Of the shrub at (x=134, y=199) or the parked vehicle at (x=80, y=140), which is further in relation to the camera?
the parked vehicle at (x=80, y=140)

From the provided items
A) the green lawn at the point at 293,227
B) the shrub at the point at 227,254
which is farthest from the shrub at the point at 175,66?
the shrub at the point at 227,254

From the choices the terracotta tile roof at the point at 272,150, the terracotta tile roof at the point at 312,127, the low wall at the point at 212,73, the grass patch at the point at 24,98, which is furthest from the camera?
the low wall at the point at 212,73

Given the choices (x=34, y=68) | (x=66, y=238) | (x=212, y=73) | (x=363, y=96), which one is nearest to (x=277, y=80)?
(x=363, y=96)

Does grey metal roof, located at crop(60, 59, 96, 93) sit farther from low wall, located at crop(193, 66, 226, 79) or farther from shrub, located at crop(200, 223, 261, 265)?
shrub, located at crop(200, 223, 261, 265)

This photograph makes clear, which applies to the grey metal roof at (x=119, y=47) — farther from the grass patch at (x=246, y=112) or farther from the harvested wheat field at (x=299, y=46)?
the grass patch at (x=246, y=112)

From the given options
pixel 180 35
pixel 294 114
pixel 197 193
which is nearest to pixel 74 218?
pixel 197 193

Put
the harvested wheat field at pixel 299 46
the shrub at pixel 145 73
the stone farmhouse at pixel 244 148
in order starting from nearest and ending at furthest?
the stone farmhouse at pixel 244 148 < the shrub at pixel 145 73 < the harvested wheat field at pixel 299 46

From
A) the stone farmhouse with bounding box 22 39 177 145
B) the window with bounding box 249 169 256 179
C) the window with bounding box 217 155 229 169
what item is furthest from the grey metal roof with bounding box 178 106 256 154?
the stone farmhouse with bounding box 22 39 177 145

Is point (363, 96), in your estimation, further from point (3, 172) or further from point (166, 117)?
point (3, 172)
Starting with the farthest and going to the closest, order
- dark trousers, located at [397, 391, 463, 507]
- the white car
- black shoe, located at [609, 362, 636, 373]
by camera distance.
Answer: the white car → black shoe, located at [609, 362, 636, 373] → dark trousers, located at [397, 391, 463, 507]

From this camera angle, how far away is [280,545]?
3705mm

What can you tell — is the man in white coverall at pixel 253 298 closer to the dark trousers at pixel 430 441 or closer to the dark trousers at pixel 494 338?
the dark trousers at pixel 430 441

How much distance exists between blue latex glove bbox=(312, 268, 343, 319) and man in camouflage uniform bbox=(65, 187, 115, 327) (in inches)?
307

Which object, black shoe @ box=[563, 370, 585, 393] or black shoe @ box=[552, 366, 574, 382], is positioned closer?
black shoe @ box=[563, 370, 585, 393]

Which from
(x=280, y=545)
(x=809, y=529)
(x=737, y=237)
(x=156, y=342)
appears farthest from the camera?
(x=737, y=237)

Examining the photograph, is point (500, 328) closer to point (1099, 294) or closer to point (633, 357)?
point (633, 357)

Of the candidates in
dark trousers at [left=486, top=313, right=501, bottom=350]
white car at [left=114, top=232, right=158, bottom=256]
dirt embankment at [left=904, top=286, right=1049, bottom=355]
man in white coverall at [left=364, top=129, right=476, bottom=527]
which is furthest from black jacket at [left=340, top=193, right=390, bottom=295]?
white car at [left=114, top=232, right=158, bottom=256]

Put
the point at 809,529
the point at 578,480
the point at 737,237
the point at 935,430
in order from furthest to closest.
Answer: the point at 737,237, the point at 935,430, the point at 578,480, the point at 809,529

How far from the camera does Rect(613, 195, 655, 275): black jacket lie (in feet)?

*Task brief*. Change every "camera" in the lines above to "viewer", and give back all the lines with nothing else altered.

*Result of this task*.
Of the shrub at (x=134, y=199) or the parked vehicle at (x=80, y=140), which is further in relation to the viewer?
the parked vehicle at (x=80, y=140)

From the provided items
A) the green lawn at the point at 293,227
B) the shrub at the point at 227,254
which is farthest from the shrub at the point at 175,66?
the shrub at the point at 227,254

From the choices the terracotta tile roof at the point at 272,150, the terracotta tile roof at the point at 312,127, the low wall at the point at 212,73, the grass patch at the point at 24,98, which is furthest from the viewer?
the low wall at the point at 212,73

Given the choices (x=34, y=68) | (x=66, y=238) | (x=212, y=73) | (x=363, y=96), which one is nearest to (x=277, y=80)?
(x=363, y=96)

Does grey metal roof, located at crop(60, 59, 96, 93) sit farther from low wall, located at crop(193, 66, 226, 79) or farther from shrub, located at crop(200, 223, 261, 265)?
shrub, located at crop(200, 223, 261, 265)

This photograph makes clear, which applies to the grey metal roof at (x=119, y=47) — farther from the grass patch at (x=246, y=112) or farther from the harvested wheat field at (x=299, y=46)?
the grass patch at (x=246, y=112)

From the given options
pixel 180 35
pixel 294 114
pixel 197 193
which is nearest to pixel 74 218?
pixel 197 193

Put
the harvested wheat field at pixel 299 46
the shrub at pixel 145 73
the stone farmhouse at pixel 244 148
in order starting from nearest and ending at furthest?
the stone farmhouse at pixel 244 148 < the shrub at pixel 145 73 < the harvested wheat field at pixel 299 46

From
A) the stone farmhouse with bounding box 22 39 177 145
B) the window with bounding box 249 169 256 179
C) the window with bounding box 217 155 229 169
what item is furthest from the grey metal roof with bounding box 178 106 256 154?
the stone farmhouse with bounding box 22 39 177 145

Is point (363, 96), in your estimation, further from point (3, 172) or further from point (166, 117)?
point (3, 172)
Starting with the farthest and going to the closest, order
- dark trousers, located at [397, 391, 463, 507]
- the white car
- black shoe, located at [609, 362, 636, 373]
by viewer distance.
Answer: the white car → black shoe, located at [609, 362, 636, 373] → dark trousers, located at [397, 391, 463, 507]

From this viewer angle, how far away is [280,545]?
3705mm

What can you tell — is the man in white coverall at pixel 253 298 closer to the dark trousers at pixel 430 441 or closer to the dark trousers at pixel 494 338?
the dark trousers at pixel 430 441

How much distance exists between blue latex glove bbox=(312, 268, 343, 319) and man in camouflage uniform bbox=(65, 187, 115, 327) (in inches)?
307

Which object, black shoe @ box=[563, 370, 585, 393] or black shoe @ box=[552, 366, 574, 382], is positioned closer?
black shoe @ box=[563, 370, 585, 393]

Which from
(x=280, y=545)
(x=809, y=529)
(x=737, y=237)
(x=156, y=342)
appears farthest from the viewer?
(x=737, y=237)

Examining the photograph, is point (500, 328) closer to point (1099, 294) or closer to point (633, 357)?
point (633, 357)

Of the candidates in
dark trousers at [left=486, top=313, right=501, bottom=350]
white car at [left=114, top=232, right=158, bottom=256]
dirt embankment at [left=904, top=286, right=1049, bottom=355]
man in white coverall at [left=364, top=129, right=476, bottom=527]
which is furthest from black jacket at [left=340, top=193, right=390, bottom=295]?
white car at [left=114, top=232, right=158, bottom=256]

Put
the point at 809,529
the point at 578,480
the point at 737,237
the point at 935,430
in order from furthest to closest.
Answer: the point at 737,237, the point at 935,430, the point at 578,480, the point at 809,529

How far from the viewer does Rect(613, 195, 655, 275): black jacket lie (in feet)?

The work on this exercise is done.